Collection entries

=== Section Start ===

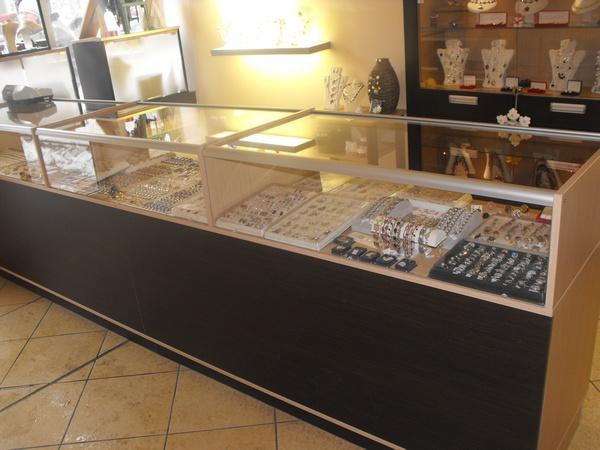 Meble wystawowe do sklepu na wymiar - Realizacje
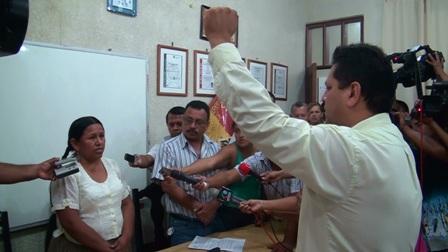 Posesionan-al-nuevo-director-del-Senasag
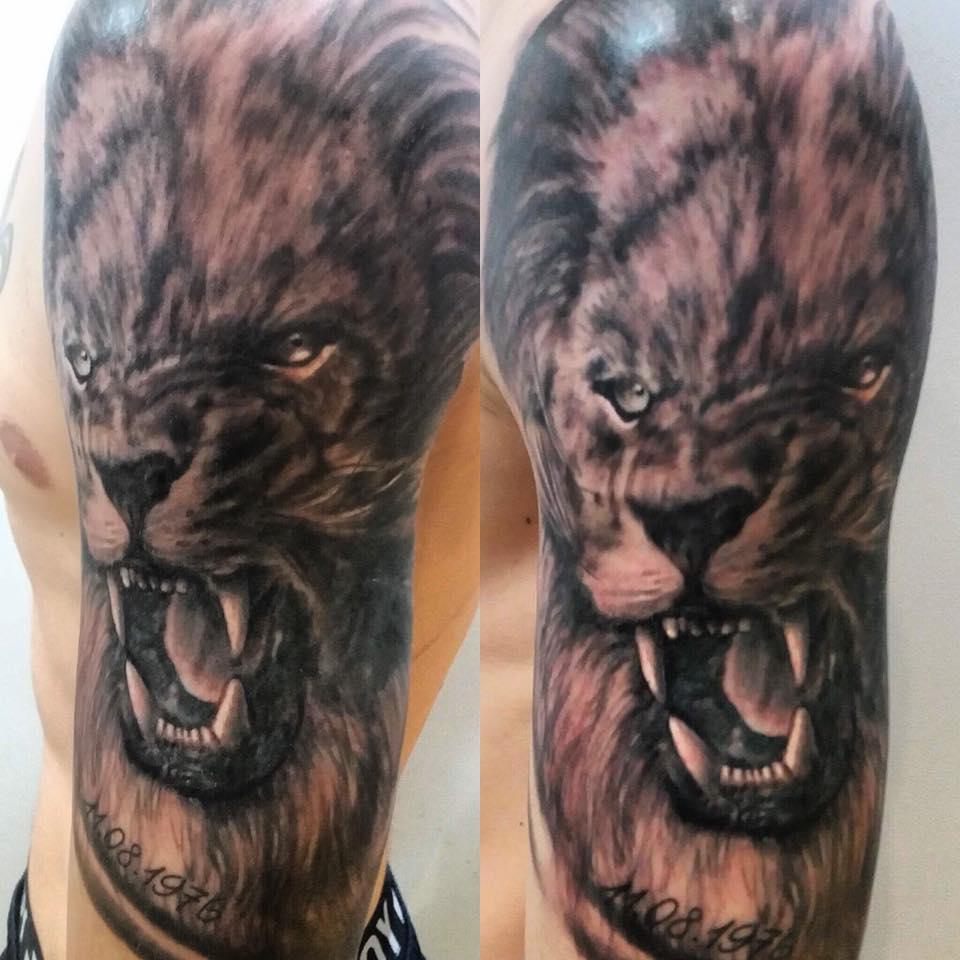 tattoo studio münchen munich anansi realismus lion löwe portrait laszlo tätowierer art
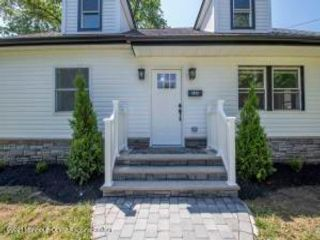 4 BR,  3.00 BTH Other - see rem style home in Eatontown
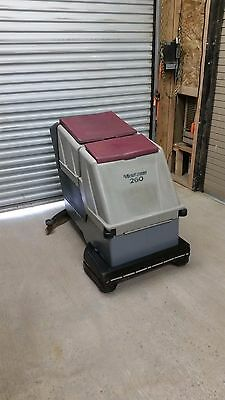 Minuteman 260 Walk Behind Battery Floor Scrubber  32 inch W/ Charger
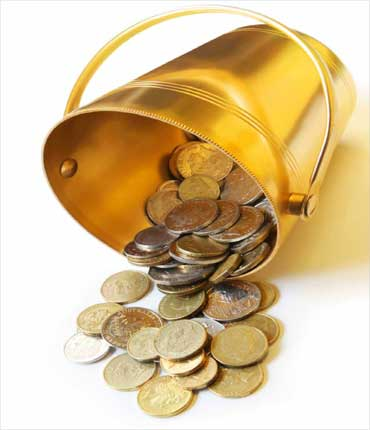 How best to manage your money: 4 GOLDEN tips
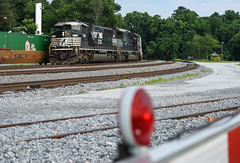 Light 60's (weshendrix) Tags: norfolk southern ns train railfan railfanning railroad railroading rails track crossing gate signal atlanta terminal georgia ga freight intermodal diesel engine locomotive sd60m triclops emd outdoor vehicle gorail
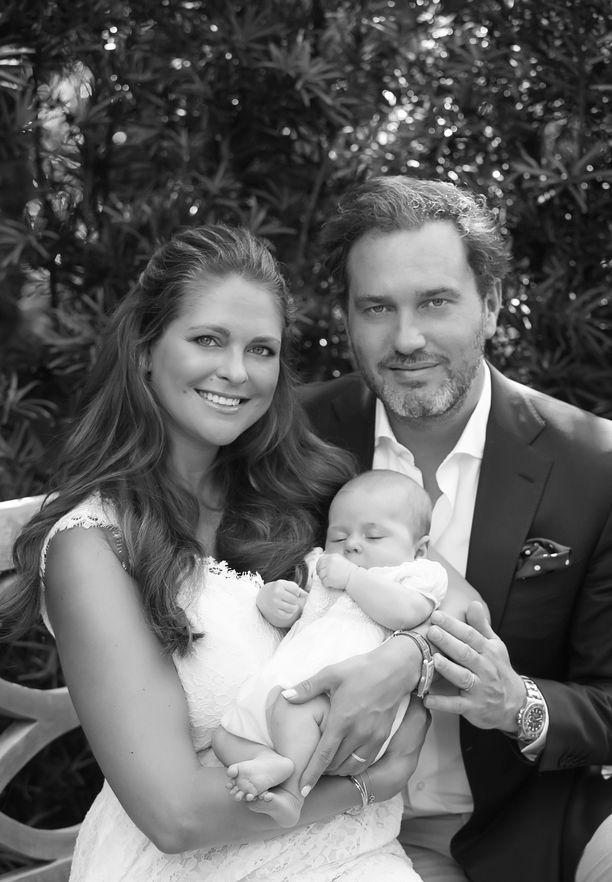 Tuoreet vanhemmat prinsessa Madeleine ja Chris O'Neill onnellisina pikkutyttärensä kanssa.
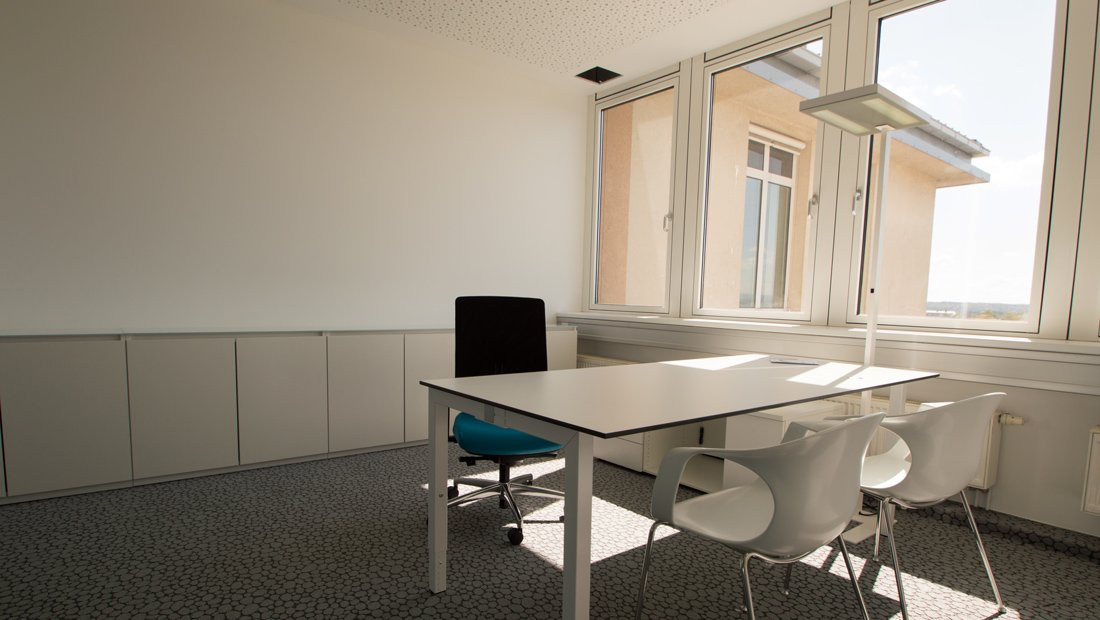 Einzelarbeitsplatz im Großraumbüro ARTS in Dresden.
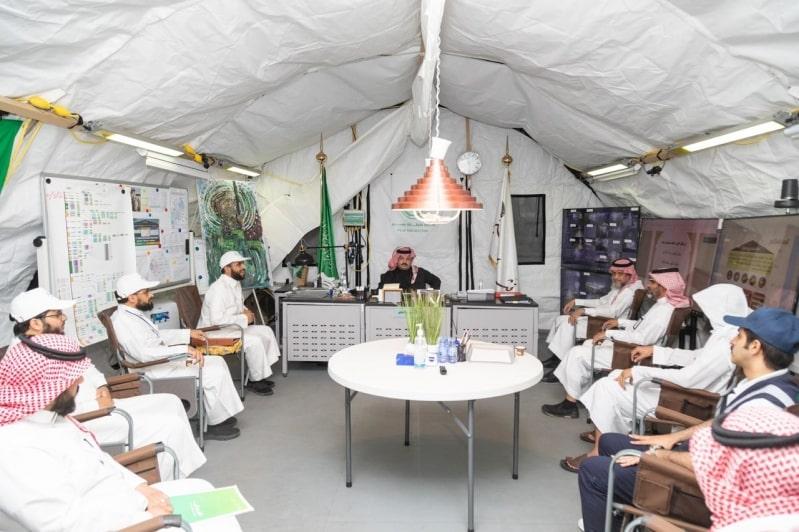 أمير عسير يطلق مشروع الفرز البصري والتوعية الصحية بالأسواق التجارية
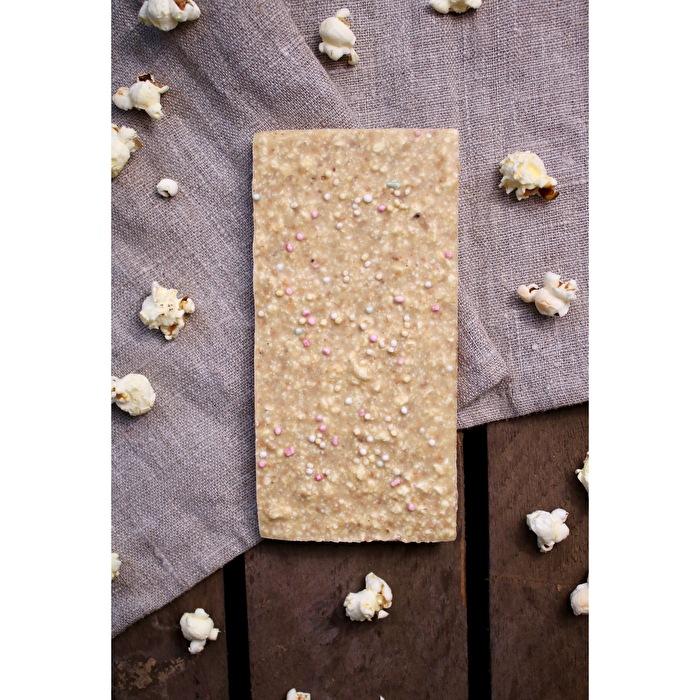 Weiße Schokolade °Popcorn Karamell° von Bernsteinzimmer günstig bei Kokku im Veganshop kaufen!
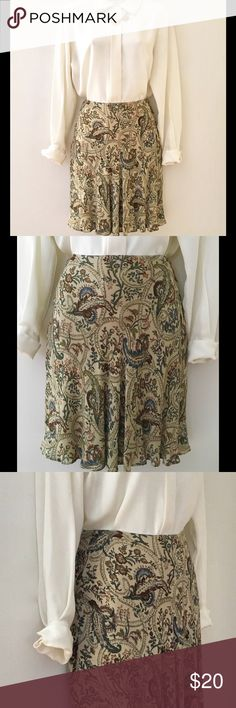 """THIS """" BANANA REPUBLIC"""" SKIRT SPELLS FUN! SZ 4 💞 Fun and flirty is what this Banana Republic skirt is all about. Throw on some strappy sandals, and a cami, you'll be ready for the office. Happy hour beckons after a full day's work. You're ready! Size 4 26""""- Waist, 18""""- Length Rayon Banana Republic Skirts"""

=== Section End ===

* _WHAT THE TASK ASKS_
The answer should be an exact restatement of every entry, with the pictures omitted.

* _SOLUTION TO THIS TASK_
 Meble wystawowe do sklepu na wymiar - Realizacje
 Posesionan-al-nuevo-director-del-Senasag
 tattoo studio münchen munich anansi realismus lion löwe portrait laszlo tätowierer art
 4 BR,  3.00 BTH Other - see rem style home in Eatontown
 Minuteman 260 Walk Behind Battery Floor Scrubber  32 inch W/ Charger
 How best to manage your money: 4 GOLDEN tips
 Light 60's (weshendrix) Tags: norfolk southern ns train railfan railfanning railroad railroading rails track crossing gate signal atlanta terminal georgia ga freight intermodal diesel engine locomotive sd60m triclops emd outdoor vehicle gorail
 Tuoreet vanhemmat prinsessa Madeleine ja Chris O'Neill onnellisina pikkutyttärensä kanssa.
 Einzelarbeitsplatz im Großraumbüro ARTS in Dresden.
 أمير عسير يطلق مشروع الفرز البصري والتوعية الصحية بالأسواق التجارية
 Weiße Schokolade °Popcorn Karamell° von Bernsteinzimmer günstig bei Kokku im Veganshop kaufen!
 """THIS """" BANANA REPUBLIC"""" SKIRT SPELLS FUN! SZ 4 💞 Fun and flirty is what this Banana Republic skirt is all about. Throw on some strappy sandals, and a cami, you'll be ready for the office. Happy hour beckons after a full day's work. You're ready! Size 4 26""""- Waist, 18""""- Length Rayon Banana Republic Skirts"""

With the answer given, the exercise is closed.